Grant number: 25/04614-0
Support Opportunities:Scholarships in Brazil - Doctorate (Direct)
Start date: June 01, 2025
End date: May 31, 2029
Field of knowledge:Biological Sciences - Biophysics - Molecular Biophysics
Principal Investigator:Antonio José da Costa Filho
Grantee:Beatriz Bezerra de Macêdo
Host Institution: Faculdade de Filosofia, Ciências e Letras de Ribeirão Preto (FFCLRP). Universidade de São Paulo (USP). Ribeirão Preto , SP, Brazil
Associated research grant:23/04532-9 - The exquisite biophysics of the unconventional protein secretion: old and new looks to old and new problems, AP.TEM

Abstract

Golgi Reassembly and Stacking Proteins (GRASPs) are peripheral membrane-associated proteins initially identified for their role in the reorganization of Golgi cisternae. More recently, they have been implicated in unconventional protein secretion (UPS), an essential pathway for cellular homeostasis and stress responses. However, the precise molecular mechanisms governing GRASP function remain poorly understood. This project aims to expand our understanding of GRASPs by characterizing their biophysical and biochemical properties in Dictyostelium discoideum (DdGRASP) and Trypanosoma cruzi (TcGRASP), the causative agent of Chagas disease. By performing a comparative structural and dynamic analysis across different evolutionary branches of eukaryotes, we seek to explore their interaction promiscuity, conformational flexibility, and degree of intrinsic disorder, as well as their emerging role in the formation of biomolecular condensates.
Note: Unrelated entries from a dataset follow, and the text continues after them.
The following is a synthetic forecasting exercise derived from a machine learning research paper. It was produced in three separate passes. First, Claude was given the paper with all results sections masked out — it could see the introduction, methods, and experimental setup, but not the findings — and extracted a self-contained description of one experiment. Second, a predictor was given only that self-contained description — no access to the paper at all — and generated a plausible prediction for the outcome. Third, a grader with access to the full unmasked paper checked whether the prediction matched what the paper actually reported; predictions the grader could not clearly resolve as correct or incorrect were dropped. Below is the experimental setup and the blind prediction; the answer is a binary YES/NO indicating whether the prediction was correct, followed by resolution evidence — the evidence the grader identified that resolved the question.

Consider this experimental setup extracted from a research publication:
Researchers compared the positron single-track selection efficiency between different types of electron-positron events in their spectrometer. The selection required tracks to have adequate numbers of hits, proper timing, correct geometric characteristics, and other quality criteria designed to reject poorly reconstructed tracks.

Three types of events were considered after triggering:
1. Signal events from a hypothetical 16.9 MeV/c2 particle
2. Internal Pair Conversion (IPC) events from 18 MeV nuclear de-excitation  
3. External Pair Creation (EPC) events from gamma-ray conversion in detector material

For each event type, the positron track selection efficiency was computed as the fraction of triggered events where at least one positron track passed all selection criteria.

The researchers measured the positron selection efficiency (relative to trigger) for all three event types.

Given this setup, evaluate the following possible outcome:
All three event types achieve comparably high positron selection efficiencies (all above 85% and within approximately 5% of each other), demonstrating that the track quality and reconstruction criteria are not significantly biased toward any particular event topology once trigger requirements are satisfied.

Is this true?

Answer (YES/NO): NO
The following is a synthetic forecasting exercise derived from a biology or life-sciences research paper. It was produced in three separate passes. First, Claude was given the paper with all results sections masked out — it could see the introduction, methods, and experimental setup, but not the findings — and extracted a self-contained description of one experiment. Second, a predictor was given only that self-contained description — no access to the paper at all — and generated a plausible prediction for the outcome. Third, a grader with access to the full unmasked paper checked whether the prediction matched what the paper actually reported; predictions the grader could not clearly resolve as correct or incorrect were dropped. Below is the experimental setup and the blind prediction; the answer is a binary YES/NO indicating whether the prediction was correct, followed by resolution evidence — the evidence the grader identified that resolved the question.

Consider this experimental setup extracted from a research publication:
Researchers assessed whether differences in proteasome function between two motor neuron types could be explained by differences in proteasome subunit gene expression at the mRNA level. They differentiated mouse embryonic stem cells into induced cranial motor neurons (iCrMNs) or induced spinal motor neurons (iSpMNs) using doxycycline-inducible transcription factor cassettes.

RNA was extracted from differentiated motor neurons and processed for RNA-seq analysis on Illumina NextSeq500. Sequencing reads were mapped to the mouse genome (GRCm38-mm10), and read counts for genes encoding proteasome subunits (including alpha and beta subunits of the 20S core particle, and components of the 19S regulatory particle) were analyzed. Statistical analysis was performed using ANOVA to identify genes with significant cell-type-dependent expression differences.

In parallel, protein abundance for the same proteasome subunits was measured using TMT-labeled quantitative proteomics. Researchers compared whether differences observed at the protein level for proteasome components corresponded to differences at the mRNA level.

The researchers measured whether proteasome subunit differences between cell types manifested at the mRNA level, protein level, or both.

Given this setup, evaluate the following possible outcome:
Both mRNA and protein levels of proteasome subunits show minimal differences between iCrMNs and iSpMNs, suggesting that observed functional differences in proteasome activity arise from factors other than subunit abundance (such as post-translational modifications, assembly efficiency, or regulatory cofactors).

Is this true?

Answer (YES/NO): NO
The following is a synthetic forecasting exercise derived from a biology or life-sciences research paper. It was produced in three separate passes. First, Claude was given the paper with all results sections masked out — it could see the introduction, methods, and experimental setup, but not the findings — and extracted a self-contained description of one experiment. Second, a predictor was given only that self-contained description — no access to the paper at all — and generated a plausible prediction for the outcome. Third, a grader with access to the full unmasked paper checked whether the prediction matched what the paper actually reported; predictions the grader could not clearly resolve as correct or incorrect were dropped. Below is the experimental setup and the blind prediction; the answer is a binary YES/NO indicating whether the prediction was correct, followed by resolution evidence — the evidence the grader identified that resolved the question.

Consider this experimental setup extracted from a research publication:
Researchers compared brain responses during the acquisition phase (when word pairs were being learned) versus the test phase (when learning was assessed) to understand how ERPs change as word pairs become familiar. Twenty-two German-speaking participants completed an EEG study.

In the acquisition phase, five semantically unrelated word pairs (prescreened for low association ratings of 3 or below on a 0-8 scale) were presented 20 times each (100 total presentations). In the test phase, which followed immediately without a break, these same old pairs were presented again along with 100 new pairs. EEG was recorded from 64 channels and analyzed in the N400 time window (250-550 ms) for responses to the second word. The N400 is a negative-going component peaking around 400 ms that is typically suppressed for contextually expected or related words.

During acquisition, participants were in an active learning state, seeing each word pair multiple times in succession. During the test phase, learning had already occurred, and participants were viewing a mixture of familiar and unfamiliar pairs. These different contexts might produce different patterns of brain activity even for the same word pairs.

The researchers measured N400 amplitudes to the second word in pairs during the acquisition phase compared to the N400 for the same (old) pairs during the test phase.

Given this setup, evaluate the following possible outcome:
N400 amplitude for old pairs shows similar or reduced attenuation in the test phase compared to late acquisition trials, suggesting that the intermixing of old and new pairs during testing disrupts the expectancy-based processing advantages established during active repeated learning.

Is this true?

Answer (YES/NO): YES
The potential impact of these structural features on the functional cycle of GRASPs is also a key focus of the project. To achieve these goals, we will combine spectroscopic and calorimetric techniques, X-ray crystallography, nuclear magnetic resonance (NMR), and membrane interaction assays to investigate the structural dynamics of these proteins and their propensity to undergo liquid-liquid phase separation (LLPS), forming biomolecular condensates. This study not only aims to unravel fundamental aspects of GRASP biology but may also provide valuable insights into novel therapeutic targets for infectious diseases. (AU)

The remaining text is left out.